— begin TEXT SEGMENT —

However, this season is more than about surviving. It’s about stepping to the front of the stage and making a name for Wynn Duffy.
JB: I’ve never quite been the alpha dog, they always kill the alpha guy. I’ve always assumed the role of the beta guy. I always asked to do more but the writers kept saying that if they did, that I’d end up dead. It’s going to be six years when it’s all done and I don’t know who they’ll have left, but I feel very grateful. It’s really a fun show to do. I got to become a season regular and that was fun. It’s just been a great experience.
Being elevated to a series regular, how have you been involved in shaping the character this season?
JB: Justified has always been really collaborative. If you have something to add, and it’s good, everyone’s always open to it. It makes for a long day, but usually it ends being good. It says something about everyones’ egos over there that everyone can collaborate to the extent that they can, including Tim. Well especially Tim, who will often change things and it will have nothing to do with him, it’s all about making the scene better. The same goes for Walton. It’s always about making it better.
Do you have an example of how you got to help shape a scene to improve upon what was in the original script?
JB: This season, there was a scene that we shot in episode 511 (the hotel room conversations), “The Toll” that involved Mary Steenburgen, John Kapelos, and Walton Goggins, which was a lengthy and very intense scene, and at one point in rehearsal I said, “You know what? I have no idea why I’m doing this scene. Someone please help me here; I don’t know why I’m here.” Jon Avnet, who is amazing and is such a great director to work with said, “You know what? You’re right. I have no idea why you’re in this scene either and I have a sense that this scene is supposed to be about you.” So we stopped shooting. The crew took a break and we went into a room with the four actors in the scene, Jon, and Ben Cavell, the writer of that particular episode and one of our esteemed executive producers and we wrote the scene together. I think it wound up being an amazing scene.
How rare is that experience for you given your extensive experience in TV and film?
JB: Very. Very rare.
Do you feel spoiled to be on that set as you prepare for also what comes after?
JB: No. Not really. I’ve been on other shows where it’s a very different process and it’s great in other ways, you know what I mean? When you get there, this is what we’re shooting and in the confines of what you find on the page, you figure it out. That’s what you do. That applies to Bates Motel and Breaking Bad; what was on the page is usually what we shot and that’s also great. The process is not better or worse, just different. As for what will happen after, even though I’ve been here for six years, I’ve had time to do a lot of stuff during the year in addition to Justified. They’ve always been good about allowing you to do other things outside of the six months that we shoot each year. I was able to do a pilot for a comedy called Tribeca with Rashida Jones and Steve Carell who co-wrote and directed. So we’re always branching out.

— end TEXT SEGMENT —
— begin RAW DATA —

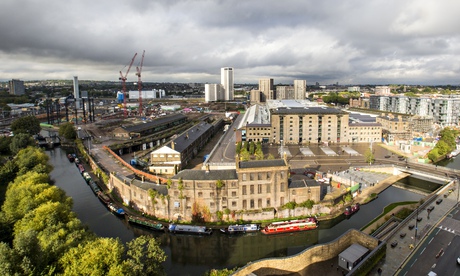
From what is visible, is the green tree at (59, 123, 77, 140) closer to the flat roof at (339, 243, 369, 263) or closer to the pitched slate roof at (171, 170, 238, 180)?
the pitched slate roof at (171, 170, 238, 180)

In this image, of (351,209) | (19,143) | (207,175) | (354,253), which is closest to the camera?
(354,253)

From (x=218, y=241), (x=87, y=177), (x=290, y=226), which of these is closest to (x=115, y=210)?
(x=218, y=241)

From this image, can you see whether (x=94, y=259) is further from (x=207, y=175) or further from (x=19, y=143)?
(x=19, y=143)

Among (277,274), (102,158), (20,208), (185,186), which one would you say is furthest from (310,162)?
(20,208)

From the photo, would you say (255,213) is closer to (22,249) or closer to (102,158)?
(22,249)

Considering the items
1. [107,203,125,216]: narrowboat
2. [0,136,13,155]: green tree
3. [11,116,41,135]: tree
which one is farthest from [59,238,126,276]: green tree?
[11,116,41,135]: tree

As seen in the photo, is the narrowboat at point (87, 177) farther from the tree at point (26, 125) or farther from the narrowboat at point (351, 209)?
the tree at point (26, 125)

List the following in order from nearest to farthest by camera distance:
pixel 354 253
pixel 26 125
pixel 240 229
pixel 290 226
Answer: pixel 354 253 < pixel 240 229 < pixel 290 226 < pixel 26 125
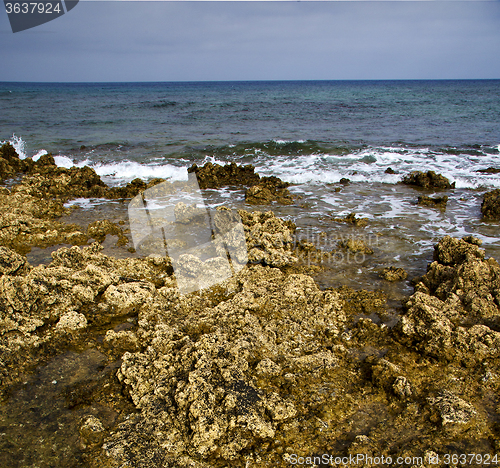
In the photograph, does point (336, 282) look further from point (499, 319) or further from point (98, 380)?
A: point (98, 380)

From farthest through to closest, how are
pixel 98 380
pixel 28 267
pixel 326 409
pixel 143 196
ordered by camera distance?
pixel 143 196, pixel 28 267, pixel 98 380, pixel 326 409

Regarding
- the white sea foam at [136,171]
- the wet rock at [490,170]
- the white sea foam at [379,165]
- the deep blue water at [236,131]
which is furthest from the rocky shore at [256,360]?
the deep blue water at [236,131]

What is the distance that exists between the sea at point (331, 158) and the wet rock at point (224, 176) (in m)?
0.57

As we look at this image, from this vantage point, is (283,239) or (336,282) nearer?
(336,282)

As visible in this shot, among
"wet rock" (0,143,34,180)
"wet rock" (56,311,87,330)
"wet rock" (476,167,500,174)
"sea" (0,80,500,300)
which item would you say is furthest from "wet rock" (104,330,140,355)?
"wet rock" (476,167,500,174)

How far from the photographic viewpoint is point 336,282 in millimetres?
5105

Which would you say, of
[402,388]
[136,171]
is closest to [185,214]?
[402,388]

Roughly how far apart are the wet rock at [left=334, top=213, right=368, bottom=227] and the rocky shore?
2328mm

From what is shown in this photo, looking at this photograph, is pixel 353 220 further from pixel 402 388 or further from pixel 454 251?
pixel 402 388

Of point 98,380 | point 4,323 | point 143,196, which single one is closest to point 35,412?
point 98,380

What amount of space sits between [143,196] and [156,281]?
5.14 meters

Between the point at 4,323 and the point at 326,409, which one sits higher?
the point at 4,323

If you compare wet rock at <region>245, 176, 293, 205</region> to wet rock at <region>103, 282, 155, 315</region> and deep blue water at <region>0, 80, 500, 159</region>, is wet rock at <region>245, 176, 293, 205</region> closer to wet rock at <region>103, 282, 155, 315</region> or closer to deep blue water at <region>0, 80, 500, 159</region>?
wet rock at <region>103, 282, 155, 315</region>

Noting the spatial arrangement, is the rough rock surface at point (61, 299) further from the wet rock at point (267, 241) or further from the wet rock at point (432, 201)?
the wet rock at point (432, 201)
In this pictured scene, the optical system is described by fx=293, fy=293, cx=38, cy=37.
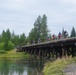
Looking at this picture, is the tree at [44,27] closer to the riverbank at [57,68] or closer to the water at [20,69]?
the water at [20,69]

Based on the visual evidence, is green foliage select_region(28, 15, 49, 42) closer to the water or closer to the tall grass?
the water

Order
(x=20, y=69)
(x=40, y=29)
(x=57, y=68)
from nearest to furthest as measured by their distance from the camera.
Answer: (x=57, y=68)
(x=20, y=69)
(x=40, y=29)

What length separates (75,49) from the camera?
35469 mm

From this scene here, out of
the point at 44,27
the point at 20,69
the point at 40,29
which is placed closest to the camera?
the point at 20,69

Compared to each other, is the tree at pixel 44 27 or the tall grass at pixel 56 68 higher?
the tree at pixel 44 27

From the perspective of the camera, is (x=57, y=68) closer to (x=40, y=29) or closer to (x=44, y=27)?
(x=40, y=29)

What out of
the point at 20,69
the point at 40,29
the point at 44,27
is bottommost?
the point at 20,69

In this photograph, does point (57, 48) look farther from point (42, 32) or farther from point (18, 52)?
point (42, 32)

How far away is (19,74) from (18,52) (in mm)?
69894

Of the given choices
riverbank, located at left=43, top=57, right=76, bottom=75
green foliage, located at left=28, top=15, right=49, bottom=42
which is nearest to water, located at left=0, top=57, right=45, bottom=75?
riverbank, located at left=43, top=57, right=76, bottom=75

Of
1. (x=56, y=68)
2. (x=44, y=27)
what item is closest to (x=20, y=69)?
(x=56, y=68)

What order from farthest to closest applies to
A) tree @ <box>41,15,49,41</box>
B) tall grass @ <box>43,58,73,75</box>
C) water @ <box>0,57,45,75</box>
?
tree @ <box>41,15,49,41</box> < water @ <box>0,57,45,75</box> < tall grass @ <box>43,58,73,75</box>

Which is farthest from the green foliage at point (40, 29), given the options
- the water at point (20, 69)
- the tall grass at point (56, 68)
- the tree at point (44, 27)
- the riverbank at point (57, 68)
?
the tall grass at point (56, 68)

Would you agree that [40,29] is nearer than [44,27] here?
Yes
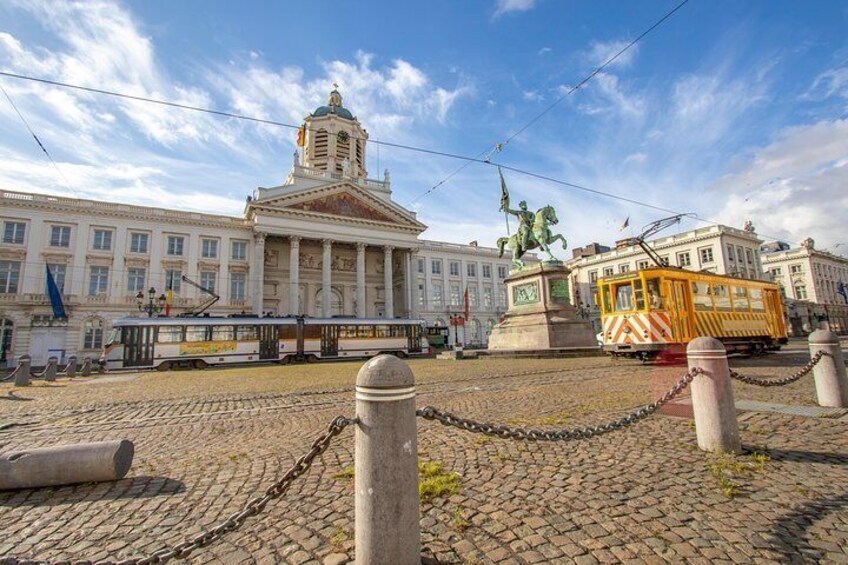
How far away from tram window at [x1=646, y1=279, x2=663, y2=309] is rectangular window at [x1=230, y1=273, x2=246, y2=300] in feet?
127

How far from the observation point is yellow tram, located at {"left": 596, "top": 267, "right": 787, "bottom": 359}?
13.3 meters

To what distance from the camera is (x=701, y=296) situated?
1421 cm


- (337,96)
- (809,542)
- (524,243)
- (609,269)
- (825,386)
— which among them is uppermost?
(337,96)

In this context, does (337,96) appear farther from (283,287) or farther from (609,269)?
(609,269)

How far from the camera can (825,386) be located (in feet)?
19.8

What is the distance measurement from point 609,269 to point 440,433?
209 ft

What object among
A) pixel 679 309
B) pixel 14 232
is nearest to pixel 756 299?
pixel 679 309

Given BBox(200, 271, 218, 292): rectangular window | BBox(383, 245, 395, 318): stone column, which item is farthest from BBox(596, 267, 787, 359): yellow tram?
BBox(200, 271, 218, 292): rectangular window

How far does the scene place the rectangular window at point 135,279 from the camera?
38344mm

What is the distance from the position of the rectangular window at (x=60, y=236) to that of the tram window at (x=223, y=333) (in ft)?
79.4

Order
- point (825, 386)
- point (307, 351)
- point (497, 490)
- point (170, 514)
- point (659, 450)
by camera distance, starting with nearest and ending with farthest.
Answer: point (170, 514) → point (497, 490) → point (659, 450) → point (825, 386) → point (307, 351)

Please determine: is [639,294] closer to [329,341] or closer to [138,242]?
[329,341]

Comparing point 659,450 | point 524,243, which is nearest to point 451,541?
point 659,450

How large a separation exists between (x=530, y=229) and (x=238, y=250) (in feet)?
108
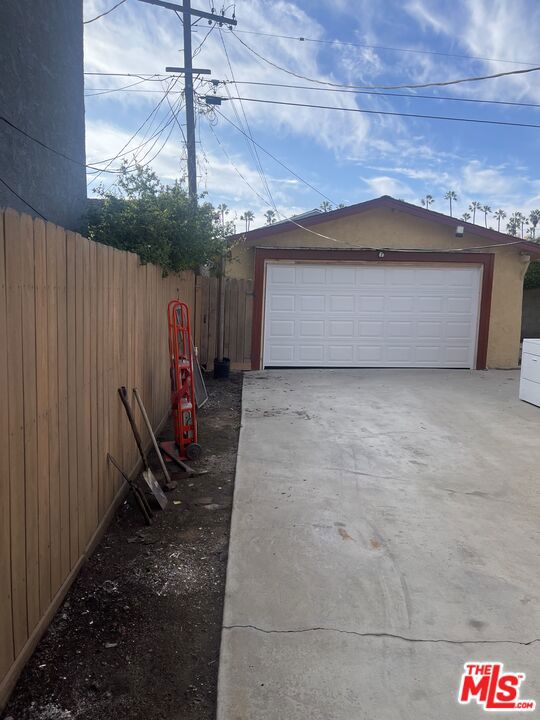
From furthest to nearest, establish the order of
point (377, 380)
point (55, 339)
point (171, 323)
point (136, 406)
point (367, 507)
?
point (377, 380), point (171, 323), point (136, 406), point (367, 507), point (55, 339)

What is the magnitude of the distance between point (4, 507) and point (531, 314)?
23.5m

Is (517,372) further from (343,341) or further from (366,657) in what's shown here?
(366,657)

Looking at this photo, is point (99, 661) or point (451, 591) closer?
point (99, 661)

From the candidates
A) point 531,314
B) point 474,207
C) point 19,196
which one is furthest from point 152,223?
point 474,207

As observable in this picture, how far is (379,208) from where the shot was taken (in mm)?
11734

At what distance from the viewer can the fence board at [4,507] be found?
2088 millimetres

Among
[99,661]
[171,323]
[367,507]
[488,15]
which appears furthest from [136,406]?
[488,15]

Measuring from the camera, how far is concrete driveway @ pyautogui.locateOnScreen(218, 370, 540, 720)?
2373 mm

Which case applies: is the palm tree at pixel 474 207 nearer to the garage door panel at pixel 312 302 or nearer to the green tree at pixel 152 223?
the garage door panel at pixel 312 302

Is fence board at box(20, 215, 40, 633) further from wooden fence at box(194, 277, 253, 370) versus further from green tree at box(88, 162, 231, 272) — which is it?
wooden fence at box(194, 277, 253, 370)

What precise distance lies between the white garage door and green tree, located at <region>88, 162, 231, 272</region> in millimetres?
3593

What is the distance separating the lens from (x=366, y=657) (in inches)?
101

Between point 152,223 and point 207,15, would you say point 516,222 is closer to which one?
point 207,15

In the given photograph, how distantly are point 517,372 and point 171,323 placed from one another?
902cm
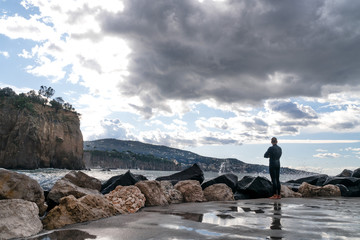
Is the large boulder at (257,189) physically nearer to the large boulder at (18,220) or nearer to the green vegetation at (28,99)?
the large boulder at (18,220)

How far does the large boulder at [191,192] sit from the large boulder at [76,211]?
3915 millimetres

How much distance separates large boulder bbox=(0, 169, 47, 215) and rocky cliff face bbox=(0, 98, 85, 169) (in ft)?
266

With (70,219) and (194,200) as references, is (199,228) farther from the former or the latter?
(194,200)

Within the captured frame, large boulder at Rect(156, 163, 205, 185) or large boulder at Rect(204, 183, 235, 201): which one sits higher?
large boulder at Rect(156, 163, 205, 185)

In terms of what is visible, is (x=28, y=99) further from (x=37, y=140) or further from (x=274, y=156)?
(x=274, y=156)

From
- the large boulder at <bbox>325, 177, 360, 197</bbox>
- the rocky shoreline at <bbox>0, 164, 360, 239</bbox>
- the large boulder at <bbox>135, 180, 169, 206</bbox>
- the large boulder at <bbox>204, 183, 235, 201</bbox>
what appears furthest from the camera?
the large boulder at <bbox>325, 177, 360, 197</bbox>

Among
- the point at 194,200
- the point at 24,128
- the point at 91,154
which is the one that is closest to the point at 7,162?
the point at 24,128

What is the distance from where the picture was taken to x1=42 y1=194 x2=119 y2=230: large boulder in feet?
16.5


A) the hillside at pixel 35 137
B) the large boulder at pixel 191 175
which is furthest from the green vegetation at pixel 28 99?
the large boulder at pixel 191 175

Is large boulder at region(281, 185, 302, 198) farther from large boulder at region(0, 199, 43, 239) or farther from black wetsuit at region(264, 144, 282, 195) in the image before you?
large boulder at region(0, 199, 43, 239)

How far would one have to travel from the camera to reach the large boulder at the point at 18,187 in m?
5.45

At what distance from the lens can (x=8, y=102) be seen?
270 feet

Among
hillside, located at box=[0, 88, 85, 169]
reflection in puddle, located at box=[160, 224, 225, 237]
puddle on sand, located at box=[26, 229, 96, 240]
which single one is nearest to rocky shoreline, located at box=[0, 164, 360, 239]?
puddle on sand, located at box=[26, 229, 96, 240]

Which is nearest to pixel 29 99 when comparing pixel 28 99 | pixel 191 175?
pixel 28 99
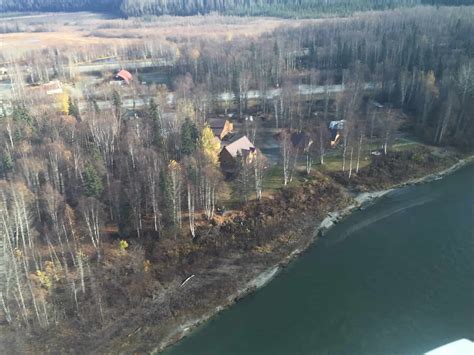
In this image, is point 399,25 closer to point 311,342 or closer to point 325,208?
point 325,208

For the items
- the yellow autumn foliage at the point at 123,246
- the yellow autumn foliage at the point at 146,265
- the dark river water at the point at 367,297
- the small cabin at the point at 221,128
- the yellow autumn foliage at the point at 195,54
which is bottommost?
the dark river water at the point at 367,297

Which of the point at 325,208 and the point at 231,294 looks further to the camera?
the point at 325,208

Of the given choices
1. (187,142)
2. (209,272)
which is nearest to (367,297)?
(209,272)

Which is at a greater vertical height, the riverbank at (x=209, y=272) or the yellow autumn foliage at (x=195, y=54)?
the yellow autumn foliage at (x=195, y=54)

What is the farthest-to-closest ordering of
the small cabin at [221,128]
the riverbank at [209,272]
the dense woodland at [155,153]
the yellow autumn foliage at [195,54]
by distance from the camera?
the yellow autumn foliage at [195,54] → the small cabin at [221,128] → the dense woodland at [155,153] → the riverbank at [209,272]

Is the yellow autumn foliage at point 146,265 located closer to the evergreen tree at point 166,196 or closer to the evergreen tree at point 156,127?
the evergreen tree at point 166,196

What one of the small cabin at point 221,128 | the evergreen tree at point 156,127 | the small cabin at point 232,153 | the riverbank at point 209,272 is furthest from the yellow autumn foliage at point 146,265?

— end RAW DATA —

* **TASK LIST**:
(1) Reproduce the Justified interview between "JB: I’ve never" and "character this season?", inclusive, renaming "beta guy" to "second banana" throughout that span.
(2) Carry the Justified interview forward, starting right after its final sentence.

* **RESULTS BY TASK**:
(1)
JB: I’ve never quite been the alpha dog, they always kill the alpha guy. I’ve always assumed the role of the second banana. I always asked to do more but the writers kept saying that if they did, that I’d end up dead. It’s going to be six years when it’s all done and I don’t know who they’ll have left, but I feel very grateful. It’s really a fun show to do. I got to become a season regular and that was fun. It’s just been a great experience.
Being elevated to a series regular, how have you been involved in shaping the character this season?

(2)
When you were in Max Headroom as Breughel, did you ever think that you’d play so many bad guys in your career?
JB: I was so young and inexperienced back then I didn’t know what to think. I wasn’t thinking straight, it was all a blur back then. The fact is for 15 years, the vast majority of the time before I did comedies like Dear John or Bob, a Bob Newhart show or Good Morning, Miami. I was doing half-hour comedies as either a dad or a goofball, or whatever. So there were 15 years of comedy. Six years ago when I started doing these cable shows, it was a big, big departure from what I’ve been doing for hire. That’s what’s so fun about being an actor. I can go to New York go on Broadway and sign and dance, I can come back here and be a kingpin in the Dixie Mafia, or go do a western. It’s a dream come true.
Well you resonate so well as a bad guy in recent years, and especially as Anson Fullerton on Burn Notice, who I think was Michael’s biggest adversary in that series, is there something that you love about playing bad guy?
JB: Aww, thank you. The fun thing about playing a bad guy is that you get to act out a lot of things you can’t do in real life and you get to say a lot of things that you can’t really say in life, so it’s such an escape. Then there’s the challenge of finding a way, to make this guy who’s doing these things somehow relatable and likable. I think people love Duffy and Duffy is a self-serving, stone-cold killer! People love Wynn Duffy, right?
I believe so, and let’s go back to the point where people really started to love Duffy. In Season 3, he was Robert Quarles (Neal McDonough) right hand man. In a subtle way, Wynn becomes an increasingly important character because he becomes the eyes of the audience, and shows us these different sides of Quarles, but even to a larger degree, you are the visitor to Harlan county and this crime world. Was that the design of Wynn’s character, or was this an opportunity that came out of wanting to do something cool with him?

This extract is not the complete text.